Called on the Carpet: A Reminder of My Own Beliefs

As a constructivist, I believe that young students bring a vast amount of knowledge with them when they first begin school. Whether that time is pre-school, transitional kindergarten, or kindergarten, all students come with experiences that have influenced how they think, what they believe, and what they know. They have constructed knowledge in the area of mathematics all on their own.

As an example, I have never met a five year old with siblings that didn’t have an excellent understanding of fair shares. One sibling means they know halves, but two, three or four siblings means they know thirds, fourths, or fifths! No one had to formally teach them those ideas. They were inherent in their every-day lives whenever something needed to be shared equally.

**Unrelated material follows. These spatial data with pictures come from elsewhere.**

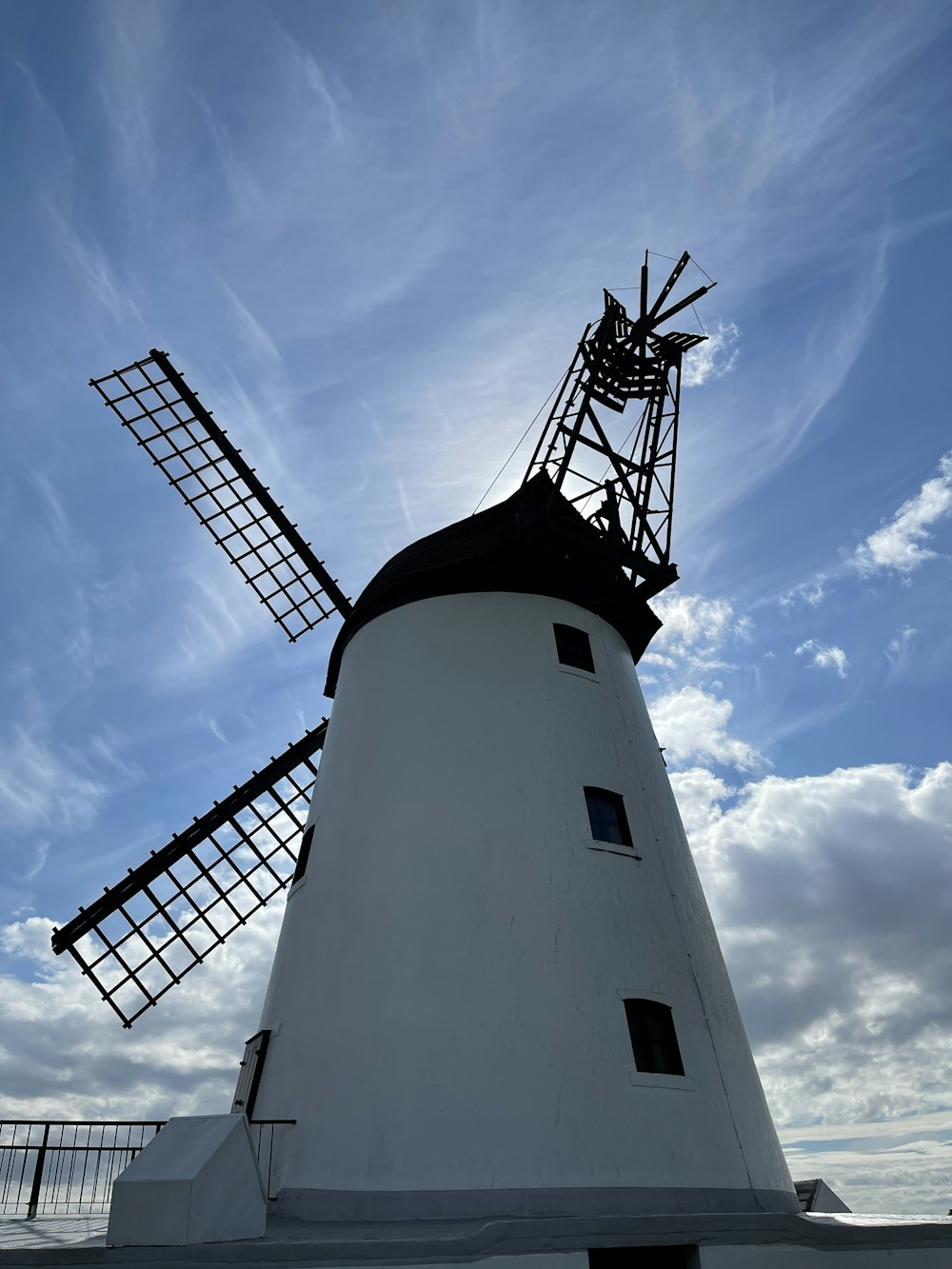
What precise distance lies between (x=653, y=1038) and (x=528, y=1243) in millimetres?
3089

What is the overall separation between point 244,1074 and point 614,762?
6.80 meters

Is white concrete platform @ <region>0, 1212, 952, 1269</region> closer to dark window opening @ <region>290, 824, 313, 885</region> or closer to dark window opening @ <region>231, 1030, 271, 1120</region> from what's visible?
dark window opening @ <region>231, 1030, 271, 1120</region>

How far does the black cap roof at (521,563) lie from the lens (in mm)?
13953

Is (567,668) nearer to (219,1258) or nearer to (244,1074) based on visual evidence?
(244,1074)

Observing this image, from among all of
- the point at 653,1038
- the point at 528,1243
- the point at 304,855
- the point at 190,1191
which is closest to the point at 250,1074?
the point at 304,855

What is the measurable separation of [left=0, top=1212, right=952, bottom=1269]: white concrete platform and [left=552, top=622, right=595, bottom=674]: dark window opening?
24.9 feet

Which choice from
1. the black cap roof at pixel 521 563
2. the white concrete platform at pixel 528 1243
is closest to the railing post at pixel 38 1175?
the white concrete platform at pixel 528 1243

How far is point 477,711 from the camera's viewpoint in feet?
40.3

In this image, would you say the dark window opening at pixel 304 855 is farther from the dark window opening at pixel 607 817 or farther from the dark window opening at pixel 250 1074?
the dark window opening at pixel 607 817

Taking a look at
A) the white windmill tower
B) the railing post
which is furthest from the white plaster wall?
the railing post

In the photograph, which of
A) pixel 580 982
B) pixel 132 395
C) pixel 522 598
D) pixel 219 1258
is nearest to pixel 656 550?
pixel 522 598

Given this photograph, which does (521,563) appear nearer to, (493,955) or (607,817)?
(607,817)

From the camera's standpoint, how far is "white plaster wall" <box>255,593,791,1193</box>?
8945mm

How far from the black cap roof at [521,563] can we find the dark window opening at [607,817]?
375 cm
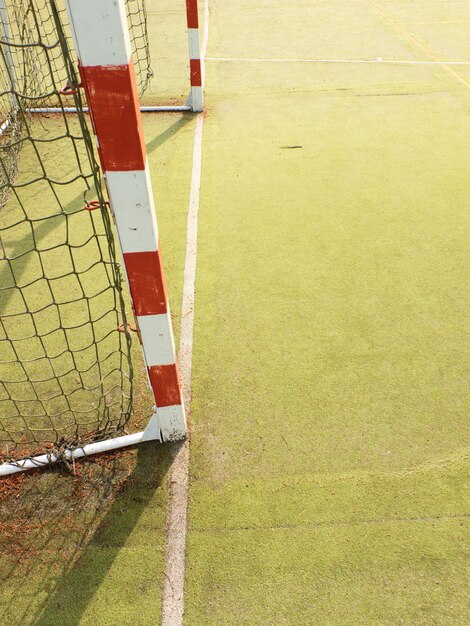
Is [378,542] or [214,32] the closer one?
[378,542]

This week I had the privilege of working for three days with a large group of K-12 in-service teachers who, in six more months, will have their own classrooms. They were fresh faced and excited about teaching and learning. It made me feel excited to be working with them. They were open to new ideas, worked hard, and soaked up everything that was said like sponges. (They were not unlike many kindergarten students that I have met.) As the days progressed, we introduced many new math problems to this group.  At one point a more challenging problem came up I found myself saying something like, “this problem is more of a sixth through eighth grade problem, so our kindergarten through second grade teachers may find it challenging.” Immediately, a young lady’s hand shot up and as I called on her I could already tell that I was about to be “called on the carpet.” She politely reminded me, “Hey, just because we teach primary grades doesn’t mean we can’t do math or problem solve. That was a fixed mindset message you just sent!” Ouch! She was correct, and I apologized then and there. We had talked about fixed and growth mindsets that day and she had applied the ideas perfectly in this situation. I was humbled.

It was a great reminder that we can all learn to high levels in mathematics and that, as teachers (of any level of learners) we have to maintain an open mindset and look for opportunities to foster the same in our learners!